++++ Alıştırma metni

Periferik nöropati sıklıkla meydana gelmekle birlikte ciddi semptomlar nadiren görülür ve uygulanacak diğer paklitaksel kürlerinde dozun %20 (Kaposi sarkomu hastaları için %25) azaltılması gerekir. Sisplatin ile kombine kullanımı, bu etkisinde artış meydana getirir.

Genelde nörolojik semptomların frekansı ve şiddeti paklitaksel monoterapisi uygulanan hastalarda doza bağımlıdır. Periferik nöropati frekansı kümülatif dozla birlikte artmıştır. Paklitaksel tedavisinin kesilmesinden sonraki birkaç ay içerisinde genelde duyusal semptomlar düzelmiş veya tamamen geçmiştir. Daha önce uygulanan tedavilere bağlı nöropatiler paklitaksel tedavisi için kontrendikasyon oluşturmaz.

İntergroup birinci basamak over kanseri çalışmasında nörotoksisite nöromotor ve nörosensör olaylara ilişkin raporları da içermiştir. Intergroup ve GOG çalışmalarında yapılan çapraz geçişli nörotoksisite karşılaştırması, paklitaksel sisplatin 75 mg/m2 ile birlikte verildiğinde şiddetli nörotoksisite insidansının, 24 saatlik infüzyonla verilen 135 mg/m2 dozuna kıyasla (%3) 3 saatlik infüzyonla verilen 175 mg/m2 paklitaksel dozunda daha yaygın olduğunu (%21) düşündürmektedir.

++++++++
++++ Çıkarılan veriler

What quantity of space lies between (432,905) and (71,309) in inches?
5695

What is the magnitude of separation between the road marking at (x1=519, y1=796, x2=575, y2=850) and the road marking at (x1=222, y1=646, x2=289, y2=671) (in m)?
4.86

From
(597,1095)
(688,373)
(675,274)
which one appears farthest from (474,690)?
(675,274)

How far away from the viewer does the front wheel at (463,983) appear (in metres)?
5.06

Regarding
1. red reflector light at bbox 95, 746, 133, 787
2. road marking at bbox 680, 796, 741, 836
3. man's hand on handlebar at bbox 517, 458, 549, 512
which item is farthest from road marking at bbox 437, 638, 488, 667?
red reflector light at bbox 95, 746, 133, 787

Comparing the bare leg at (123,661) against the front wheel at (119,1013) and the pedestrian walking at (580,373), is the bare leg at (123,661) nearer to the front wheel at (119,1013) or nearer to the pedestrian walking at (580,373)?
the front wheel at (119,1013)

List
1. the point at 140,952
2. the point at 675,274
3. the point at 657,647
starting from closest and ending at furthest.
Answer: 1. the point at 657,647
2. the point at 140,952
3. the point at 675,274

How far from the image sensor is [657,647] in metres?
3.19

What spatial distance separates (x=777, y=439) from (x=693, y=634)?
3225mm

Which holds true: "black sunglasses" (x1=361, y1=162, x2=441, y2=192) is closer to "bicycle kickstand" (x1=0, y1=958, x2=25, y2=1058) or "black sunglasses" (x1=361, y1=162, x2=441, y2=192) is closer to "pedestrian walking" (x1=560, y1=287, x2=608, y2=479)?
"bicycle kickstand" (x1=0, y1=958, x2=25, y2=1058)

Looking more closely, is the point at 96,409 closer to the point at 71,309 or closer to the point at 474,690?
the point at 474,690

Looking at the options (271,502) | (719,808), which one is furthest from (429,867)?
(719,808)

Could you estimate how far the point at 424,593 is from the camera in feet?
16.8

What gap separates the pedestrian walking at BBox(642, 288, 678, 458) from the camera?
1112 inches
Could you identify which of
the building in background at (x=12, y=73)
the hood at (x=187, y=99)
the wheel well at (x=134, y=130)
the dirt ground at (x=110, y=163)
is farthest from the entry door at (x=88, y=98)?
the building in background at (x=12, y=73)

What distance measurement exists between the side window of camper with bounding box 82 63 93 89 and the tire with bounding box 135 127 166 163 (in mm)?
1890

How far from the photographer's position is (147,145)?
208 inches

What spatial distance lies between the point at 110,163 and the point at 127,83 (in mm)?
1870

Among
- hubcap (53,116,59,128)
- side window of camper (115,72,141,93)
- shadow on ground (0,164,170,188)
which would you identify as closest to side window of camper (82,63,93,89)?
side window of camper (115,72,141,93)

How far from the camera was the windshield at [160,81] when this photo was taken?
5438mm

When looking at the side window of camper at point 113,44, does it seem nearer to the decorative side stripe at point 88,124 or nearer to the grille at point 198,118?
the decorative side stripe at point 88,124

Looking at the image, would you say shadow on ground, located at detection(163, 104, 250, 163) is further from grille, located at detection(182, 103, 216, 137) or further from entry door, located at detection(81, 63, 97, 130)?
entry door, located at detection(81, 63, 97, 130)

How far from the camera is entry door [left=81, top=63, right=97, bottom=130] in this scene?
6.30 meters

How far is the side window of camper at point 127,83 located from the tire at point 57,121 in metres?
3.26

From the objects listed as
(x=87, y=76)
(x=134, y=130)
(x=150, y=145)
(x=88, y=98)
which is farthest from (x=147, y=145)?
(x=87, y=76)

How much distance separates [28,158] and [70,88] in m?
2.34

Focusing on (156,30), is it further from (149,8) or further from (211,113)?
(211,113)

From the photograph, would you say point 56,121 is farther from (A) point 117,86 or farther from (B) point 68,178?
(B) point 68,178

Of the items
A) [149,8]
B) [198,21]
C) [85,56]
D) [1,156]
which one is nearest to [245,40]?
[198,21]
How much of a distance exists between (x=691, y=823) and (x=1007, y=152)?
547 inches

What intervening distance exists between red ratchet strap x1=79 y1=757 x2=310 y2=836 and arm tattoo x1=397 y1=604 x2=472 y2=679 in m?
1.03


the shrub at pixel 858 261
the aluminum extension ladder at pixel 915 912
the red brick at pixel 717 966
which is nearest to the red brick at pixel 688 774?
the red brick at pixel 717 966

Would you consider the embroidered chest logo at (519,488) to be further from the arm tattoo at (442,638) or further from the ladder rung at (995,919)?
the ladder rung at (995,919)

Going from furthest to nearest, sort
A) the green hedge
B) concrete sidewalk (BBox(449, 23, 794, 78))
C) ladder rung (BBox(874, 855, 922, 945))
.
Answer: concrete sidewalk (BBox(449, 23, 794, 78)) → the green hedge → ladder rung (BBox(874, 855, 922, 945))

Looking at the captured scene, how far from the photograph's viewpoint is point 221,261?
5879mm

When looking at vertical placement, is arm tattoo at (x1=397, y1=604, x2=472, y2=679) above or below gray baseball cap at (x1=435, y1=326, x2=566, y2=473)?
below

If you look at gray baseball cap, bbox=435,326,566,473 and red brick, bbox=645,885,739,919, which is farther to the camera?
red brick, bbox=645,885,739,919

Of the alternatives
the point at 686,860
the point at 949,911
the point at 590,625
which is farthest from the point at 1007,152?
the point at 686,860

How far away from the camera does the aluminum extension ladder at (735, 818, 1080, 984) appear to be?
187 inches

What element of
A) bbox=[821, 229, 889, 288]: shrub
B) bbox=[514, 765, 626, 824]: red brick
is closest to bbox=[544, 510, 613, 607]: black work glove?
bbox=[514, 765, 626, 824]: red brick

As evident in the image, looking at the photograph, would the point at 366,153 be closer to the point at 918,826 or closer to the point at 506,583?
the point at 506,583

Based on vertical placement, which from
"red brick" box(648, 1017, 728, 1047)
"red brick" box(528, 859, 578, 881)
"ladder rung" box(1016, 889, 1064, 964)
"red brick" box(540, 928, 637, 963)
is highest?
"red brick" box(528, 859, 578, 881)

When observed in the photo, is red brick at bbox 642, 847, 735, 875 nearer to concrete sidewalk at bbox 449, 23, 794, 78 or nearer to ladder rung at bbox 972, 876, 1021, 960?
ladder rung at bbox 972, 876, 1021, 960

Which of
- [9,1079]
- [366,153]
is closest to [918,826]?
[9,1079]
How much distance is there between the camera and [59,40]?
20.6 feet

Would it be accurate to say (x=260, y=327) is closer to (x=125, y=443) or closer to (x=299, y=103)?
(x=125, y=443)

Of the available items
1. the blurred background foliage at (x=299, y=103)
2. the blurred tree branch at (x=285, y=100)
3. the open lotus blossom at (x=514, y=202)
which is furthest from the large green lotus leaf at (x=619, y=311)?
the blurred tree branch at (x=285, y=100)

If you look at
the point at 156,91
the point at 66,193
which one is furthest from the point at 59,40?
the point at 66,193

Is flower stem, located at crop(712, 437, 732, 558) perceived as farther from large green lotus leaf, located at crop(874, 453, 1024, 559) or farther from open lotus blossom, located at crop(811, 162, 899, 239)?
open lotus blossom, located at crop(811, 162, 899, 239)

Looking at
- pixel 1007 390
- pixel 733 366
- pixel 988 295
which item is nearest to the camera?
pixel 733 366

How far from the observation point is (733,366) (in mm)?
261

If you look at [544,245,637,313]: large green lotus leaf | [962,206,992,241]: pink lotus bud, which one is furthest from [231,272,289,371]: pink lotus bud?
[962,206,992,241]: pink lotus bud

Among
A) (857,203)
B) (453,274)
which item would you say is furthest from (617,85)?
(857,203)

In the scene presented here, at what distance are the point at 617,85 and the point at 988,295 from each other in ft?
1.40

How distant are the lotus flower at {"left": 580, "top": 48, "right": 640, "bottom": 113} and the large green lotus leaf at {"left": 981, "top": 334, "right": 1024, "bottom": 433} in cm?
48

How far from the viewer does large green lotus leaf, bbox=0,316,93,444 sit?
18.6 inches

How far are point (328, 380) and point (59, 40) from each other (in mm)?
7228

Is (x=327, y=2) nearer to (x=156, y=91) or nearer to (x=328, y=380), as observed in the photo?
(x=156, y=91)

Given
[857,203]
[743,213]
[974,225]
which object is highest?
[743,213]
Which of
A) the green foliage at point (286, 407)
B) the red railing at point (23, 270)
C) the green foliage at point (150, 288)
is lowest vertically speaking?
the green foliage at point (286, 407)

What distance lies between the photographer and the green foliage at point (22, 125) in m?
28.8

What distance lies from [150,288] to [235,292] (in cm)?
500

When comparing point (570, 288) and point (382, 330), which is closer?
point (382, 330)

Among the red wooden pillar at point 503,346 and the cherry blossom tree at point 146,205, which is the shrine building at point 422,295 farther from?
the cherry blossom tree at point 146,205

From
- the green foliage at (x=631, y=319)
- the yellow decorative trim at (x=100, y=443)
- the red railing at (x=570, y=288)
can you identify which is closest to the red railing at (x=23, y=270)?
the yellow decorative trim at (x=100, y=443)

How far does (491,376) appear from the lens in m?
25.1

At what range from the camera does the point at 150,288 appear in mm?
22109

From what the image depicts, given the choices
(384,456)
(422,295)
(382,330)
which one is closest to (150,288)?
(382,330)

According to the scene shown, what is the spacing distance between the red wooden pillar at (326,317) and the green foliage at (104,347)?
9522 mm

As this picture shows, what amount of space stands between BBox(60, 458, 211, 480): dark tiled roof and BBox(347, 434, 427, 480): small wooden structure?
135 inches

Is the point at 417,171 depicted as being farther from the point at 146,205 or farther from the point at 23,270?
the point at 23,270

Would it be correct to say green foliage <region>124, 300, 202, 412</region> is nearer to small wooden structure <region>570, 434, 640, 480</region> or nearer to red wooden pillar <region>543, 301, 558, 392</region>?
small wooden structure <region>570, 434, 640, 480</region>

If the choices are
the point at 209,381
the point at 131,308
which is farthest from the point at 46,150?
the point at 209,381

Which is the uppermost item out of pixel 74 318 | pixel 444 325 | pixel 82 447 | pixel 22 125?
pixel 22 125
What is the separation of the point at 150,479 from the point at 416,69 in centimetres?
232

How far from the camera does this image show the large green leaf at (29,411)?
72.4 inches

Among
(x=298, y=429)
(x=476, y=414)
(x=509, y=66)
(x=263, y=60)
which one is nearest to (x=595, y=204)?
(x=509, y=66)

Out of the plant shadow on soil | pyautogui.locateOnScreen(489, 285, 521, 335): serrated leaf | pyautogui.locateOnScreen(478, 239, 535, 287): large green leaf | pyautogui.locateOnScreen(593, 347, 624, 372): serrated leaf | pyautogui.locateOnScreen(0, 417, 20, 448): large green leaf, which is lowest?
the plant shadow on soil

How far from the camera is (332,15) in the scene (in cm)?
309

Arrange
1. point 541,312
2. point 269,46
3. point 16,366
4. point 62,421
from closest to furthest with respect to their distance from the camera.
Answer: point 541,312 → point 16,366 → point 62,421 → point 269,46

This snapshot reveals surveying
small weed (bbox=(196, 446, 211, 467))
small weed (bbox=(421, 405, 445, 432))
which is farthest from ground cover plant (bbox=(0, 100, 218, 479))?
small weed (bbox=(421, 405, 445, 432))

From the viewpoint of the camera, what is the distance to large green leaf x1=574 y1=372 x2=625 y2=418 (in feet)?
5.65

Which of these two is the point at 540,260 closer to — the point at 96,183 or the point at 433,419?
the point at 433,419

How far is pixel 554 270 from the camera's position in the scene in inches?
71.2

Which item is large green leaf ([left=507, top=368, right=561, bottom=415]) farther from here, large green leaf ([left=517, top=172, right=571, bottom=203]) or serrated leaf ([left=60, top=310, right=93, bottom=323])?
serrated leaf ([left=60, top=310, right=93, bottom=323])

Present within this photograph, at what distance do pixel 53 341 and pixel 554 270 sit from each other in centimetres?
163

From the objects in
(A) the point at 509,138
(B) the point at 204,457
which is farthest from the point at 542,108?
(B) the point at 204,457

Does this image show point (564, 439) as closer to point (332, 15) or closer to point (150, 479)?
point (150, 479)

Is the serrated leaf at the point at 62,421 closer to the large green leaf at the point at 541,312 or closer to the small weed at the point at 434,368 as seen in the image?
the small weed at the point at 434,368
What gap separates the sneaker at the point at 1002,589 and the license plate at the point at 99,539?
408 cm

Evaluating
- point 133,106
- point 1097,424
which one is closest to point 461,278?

++++++++

### Görevin amacı
Paklitakselin nörolojik yan etkilerine dair metni, son cümlesinin ardından sürdürün. Bu veriler başka bir kaynaktan alınmıştır.

### Alıştırma çıktısı
Küçük hücreli olmayan akciğer kanseri (NSCLC) olan hastalarda paklitaksel uygulamasını takiben sisplatin uygulaması, paklitaksel monoterapisi uygulanan over veya meme kanserli hastalardakine kıyasla daha yüksek şiddetli nörotoksisite insidansına neden olmuştur.

Sindirim sistemi:

Psödomembranöz kolit seyrek şekilde bildirilmiştir. Eşzamanlı olarak antibiyotik verilmeyen hastalarda psödomembranöz kolit görülmüştür. Paklitaksel tedavisi sırasında veya hemen sonra meydana gelen şiddetli veya uzun süreli diyare vakalarının ayırıcı tanısı açısından bu reaksiyon dikkate alınmalıdır.

Kaposi sarkomuna sahip hastalarda nadiren şiddetli mukozit görülebilir. Mukozit dozaj programına bağlı olup 3 saatlik infüzyona kıyasla 24 saatlik infüzyonda daha sık şekilde meydana gelmiştir. Eğer şiddetli bir reaksiyon olursa, paklitaksel dozu %25 azaltılmalıdır. Paklitaksel + sisplatin tedavisinde bulantı ve kusma insidansı, paklitaksel monoterapisinden yüksek görünmektedir.

Solunum sistemi:

Paklitaksel akciğer radyoterapisi ile kombinasyon halinde verilebilir ve kronolojik sıradan bağımsız şekilde intersitisyel pnömoni gelişimine katkıda bulunur.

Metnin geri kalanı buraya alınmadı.